__AVAILABLE DATA__:
☆ ☆ ☆
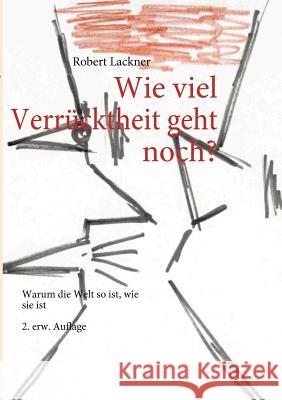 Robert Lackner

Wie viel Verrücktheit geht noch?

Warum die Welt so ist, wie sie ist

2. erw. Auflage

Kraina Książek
☆ ☆ ☆
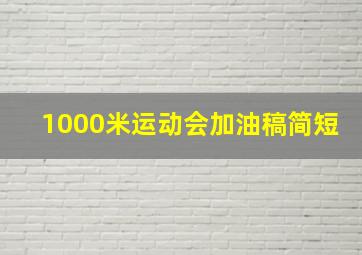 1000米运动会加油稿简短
☆ ☆ ☆
__YOUR ASSIGNMENT__: What are the lines above, starting at the one with "Warum die Welt so ist, wie sie ist" and ending at the one with "Kraina Książek"? Give them again exactly, and only them.

__ANSWER TO THE EXERCISE__:
Warum die Welt so ist, wie sie ist

2. erw. Auflage

Kraina Książek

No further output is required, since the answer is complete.